In this past Sunday Times (via Ed), Bryan Appleyard takes the British people to task for their disrespectful attitude to science fiction. This is an excellent little piece. Appleyard does a particularly good job of noting the ways in which science fiction has impacted both our culture and our science. His example of Wernher Von Braun’s admiration for the shiny rockets of Astounding Stories is especially compelling.
The only flaws I can see in his arguments are a slight underestimation of his compatriots and a slightly too rigid view of genre. Appleyard name-checks China Miéville, Iain M Banks, and Stephen Baxter, as examples of good current SF writers; but he dismisses Miéville as too much in the fantasy camp. This rigid separation of genre is odd in an article that also refers to Wells and Stapledon; both of whom would have understood Miéville’s work better than most of his contemporaries. Regardless, Appleyard is correct to single out these writers, but his list leaves off two important names: Ian McDonald (who is one of the few genre writers who really has his eye on the developing world) and Charles Stross.

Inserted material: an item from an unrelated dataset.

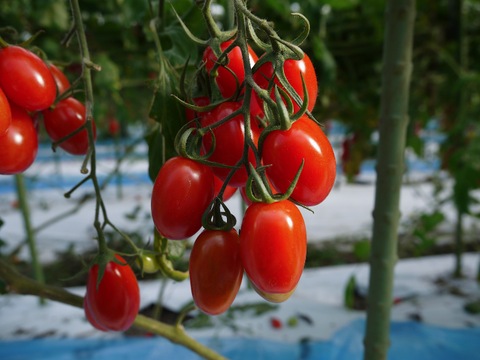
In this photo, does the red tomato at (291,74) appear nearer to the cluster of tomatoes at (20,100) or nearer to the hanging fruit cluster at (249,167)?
the hanging fruit cluster at (249,167)

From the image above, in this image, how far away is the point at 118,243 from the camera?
3086mm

Further, I would add that (taken together with my additions) these writers are some of the best working in science fiction today. It is odd to me that, according to Appleyard—and I have no reason to doubt him—that the British are “sniffy” about SF and yet have produced some of the best of the best.
In particular, I want to single out Charles Stross as my pick for the current SF writer most likely to be a future Grand Master. His Accelerando is one of the most exciting things I’ve read in years. He has already been nominated for Hugos three times. He is an unabashedly cranky lefty and copyright radical. His SF books actually tackle economics as part of the socio-political landscape of his imagined futures. Stross is ahead the curve and yet part of the distinct line of SF history.
Finally, I don’t usually use this blog to sell stuff directly, but I want to point out this book in our SF catalogue: Futures—a wonderful collection of some of the best of recent British SF, in a first edition, signed by all four contributors. At the Ottawa Book Fair in October I had many people come to my stand specifically looking for collectible SF and none of them would even look twice at this book. I think a lot of people are underestimating current British SF and have been for some time.